Concrete is the most important material in civil engineering. And concrete is composed by many ingredients including cement.

So the question I want to ask is the relationship between cement content and concrete compressive strength. If we know the relationship between them, then we can change the concrete compressive strength by changing cement content in it.

** **

**(2) ****Data description:**

** **

I found this data set in UCI dataset (http://archive.ics.uci.edu/ml/datasets.html).The donated date of this dataset is 2007-08-03 according to the website. Since the area of this dataset is physics, rather than economics area which require high timeliness, so the donated data is not so important.

The independent variable (x) is cement whose measurement is
kg in a m^{3} mixture. The dependent variable (y) is concrete
compressive strength whose measurement is MPa.

The following is data description of x and y and their scatter plot.

**(3) ****Regression results:**

** **

The following is the regression results. From the first table, we can find that the equation is:

__Concrete compressive
strength = 13.443 + 0.08*cement.__

__ __

The intercept is 13.443. When cement content is 0, then the concrete compressive strength is 13.443.

The slope is 0.08. When cement content increase by 1 unit, then the concrete compressive strength will increase by 0.08 unit.

The R^{2} is 0.248. 24.8% of the variation of
concrete compressive strength can be explained by cement content in it.

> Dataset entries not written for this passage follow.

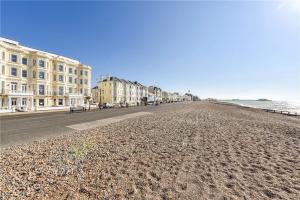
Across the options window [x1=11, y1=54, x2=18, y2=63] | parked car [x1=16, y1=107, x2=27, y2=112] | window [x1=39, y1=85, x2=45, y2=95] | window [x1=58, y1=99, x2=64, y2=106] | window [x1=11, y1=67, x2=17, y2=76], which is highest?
window [x1=11, y1=54, x2=18, y2=63]

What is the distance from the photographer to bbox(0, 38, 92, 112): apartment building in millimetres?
32094

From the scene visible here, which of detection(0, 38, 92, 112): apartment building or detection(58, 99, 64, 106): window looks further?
detection(58, 99, 64, 106): window

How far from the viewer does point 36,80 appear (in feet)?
126

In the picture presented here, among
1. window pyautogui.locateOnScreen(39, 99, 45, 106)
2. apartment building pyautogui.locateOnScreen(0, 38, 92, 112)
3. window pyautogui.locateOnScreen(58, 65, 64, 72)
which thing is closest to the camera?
apartment building pyautogui.locateOnScreen(0, 38, 92, 112)

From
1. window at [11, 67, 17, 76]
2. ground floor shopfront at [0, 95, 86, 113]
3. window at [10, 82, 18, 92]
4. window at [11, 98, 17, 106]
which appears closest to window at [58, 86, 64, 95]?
ground floor shopfront at [0, 95, 86, 113]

The result of t test is also presented in the first table. Since the sig value is 0. So the x is significant in this regression model.

** **

**(4) ****Assumptions:**

** **

SLR.1: The model is linear in the parameters. Because the
model form is y = β_{0} + β_{1}*x +ε.

SLR.2: The dataset is collected through simple random sampling, since it is neither a time series data nor a date with selection bias in the sampling.

SLR.3: There are sample variations in the independent variables, since.

SLR.4: The error term has zero mean. Since the mean of unstandardized residual is 0 according to the table below.

SLR.5: Unfortunately, this assumption may not hold in this model. The error term is correlated with the independent variable or some function of the independent variable. ε may include other component content in concrete, which may have relationship with the cement content.

SLR.6: Unfortunately, this assumption may not hold in this model. The error term doesn’t have constant variance. Because the scatter plot presents a state of divergent as x become larger, which indicate a heteroskedastic.

**(5) ****Conclusion:**

We can find in this regression model and scatter plot that concrete compressive strength have a positive relationship with cement content. When the concrete compressive strength wants to change to satisfy different strength requirement in different buildings, we can use this result. We can change concrete compressive strength by changing cement content in it. But if we want to do such thing more precisely, maybe add more independent variables (such as components other than cement) into the model will be help.